The African European Digital Innovation Bridge (AEDIB) 2.0 is a part of the regional TEI Digital Economy and Society in Africa, which was initiated by Belgium, France, Germany and the Commission. It aims to accelerate digital transformation and the green transition in Sub-Saharan Africa by strengthening partnerships between Africa and Europe in digital entrepreneurship and innovation. Its holistic approach intends to improve policies for digital entrepreneurs, strengthen innovation hubs and support startups in accessing the funding they need to grow and scale.

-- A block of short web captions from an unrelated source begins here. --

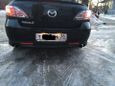  Mazda Mazda6 2012 , 740000 , 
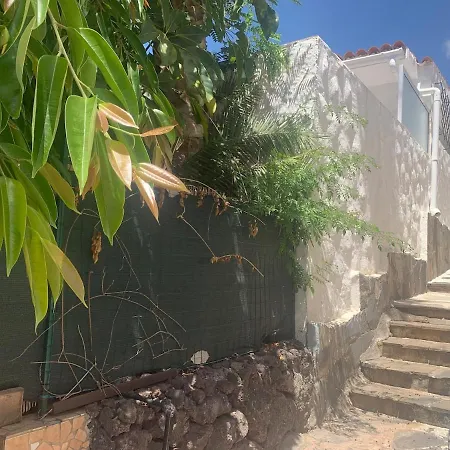 Happy Place, Вилла *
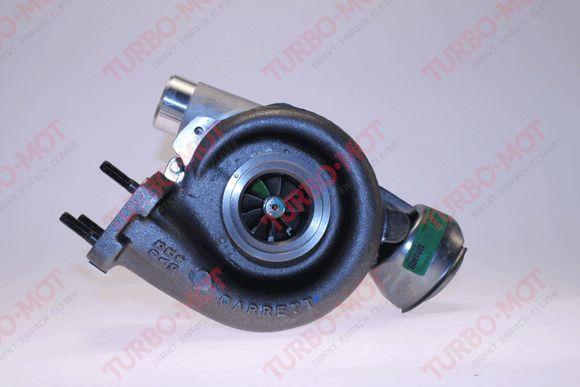 Turbo-Mot 693972OR - Charger, charging system autospares.lv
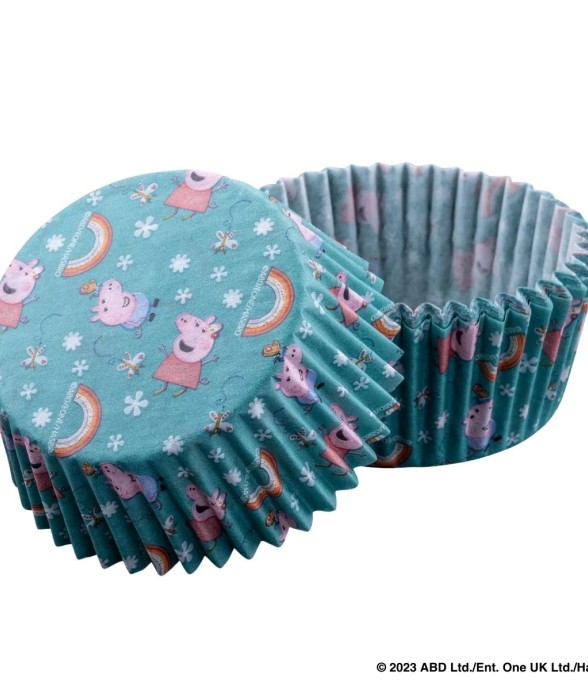 Ensemble 50 moules à...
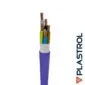 Plastrol 5x2.5mm² Kabel PUR per meter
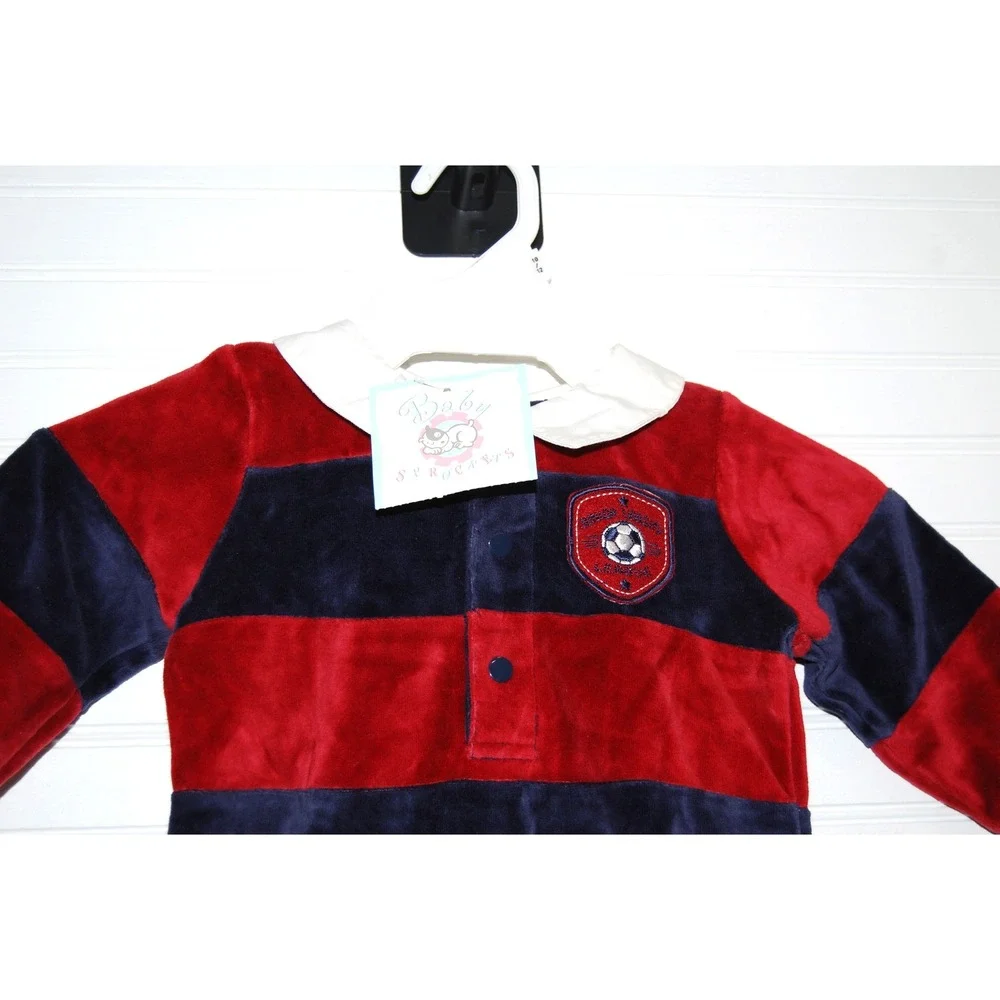 Baby Sprockets adorable vintage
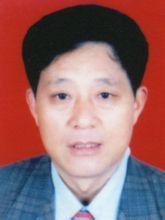 周永生[江西省高安市政協副主席]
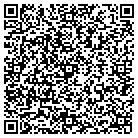 QR code with Marc's Custom Plastering contacts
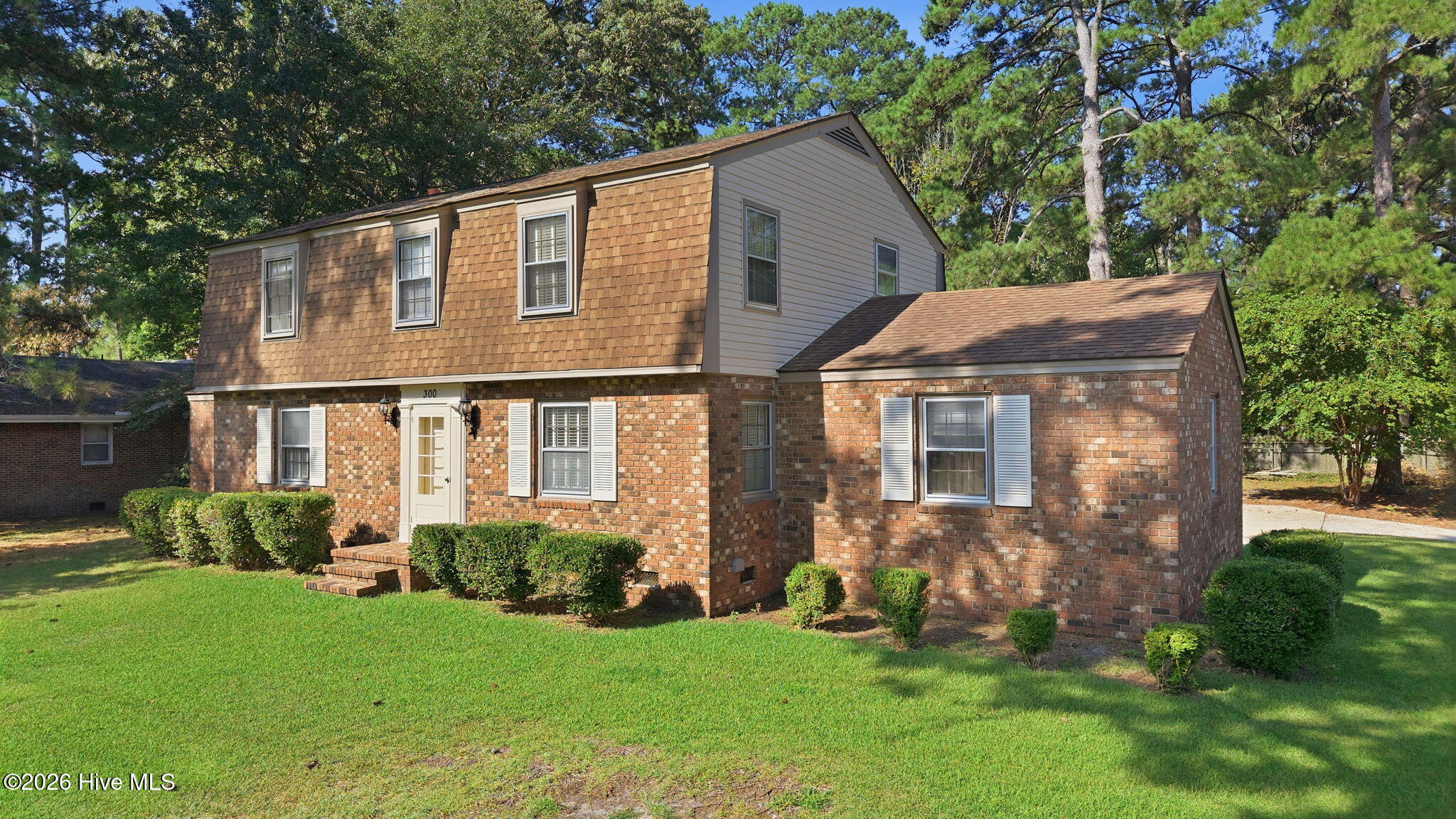 300 S Englewood Drive, Rocky Mount, NC 27804 — photo 4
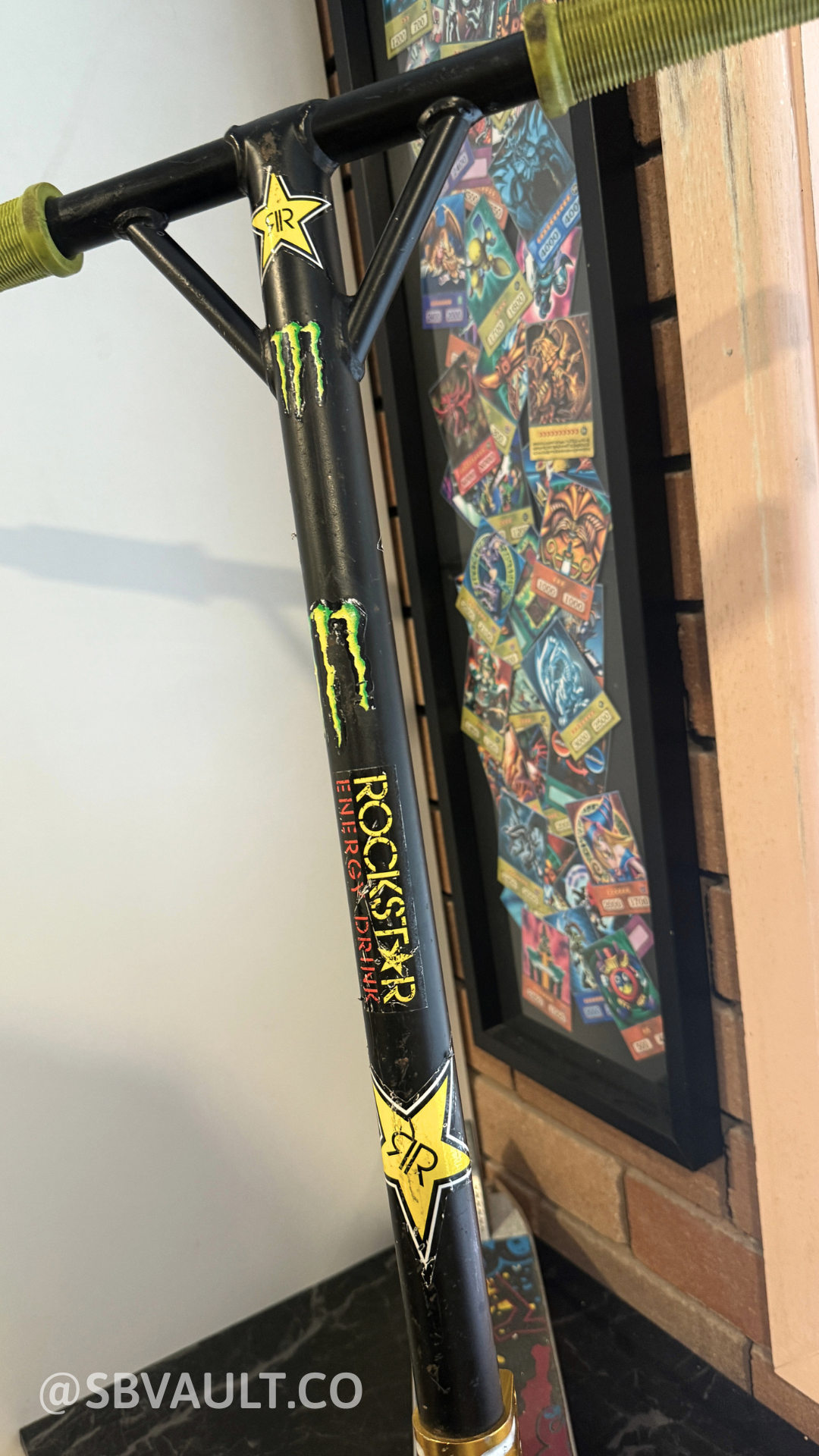 2010 MGP Signature Pro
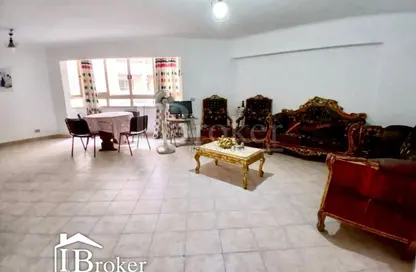 Apartment - 3 Bedrooms - 1 Bathroom for sale in 14th of May Bridge - Smouha - Hay Sharq - Alexandria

On global TEIs specifically, there have been lessons learned in the past years from global initiatives that were led by the EU which can be used to inform the way global TEI can be better operationalised. For example, a recent audit done for the Global Climate Change Alliance(+) has shown that, when it is apparent during implementation that sufficient funding is not available, the participating members should go back to the originally-agreed objectives, and revise and tailor them to suit the new conditions.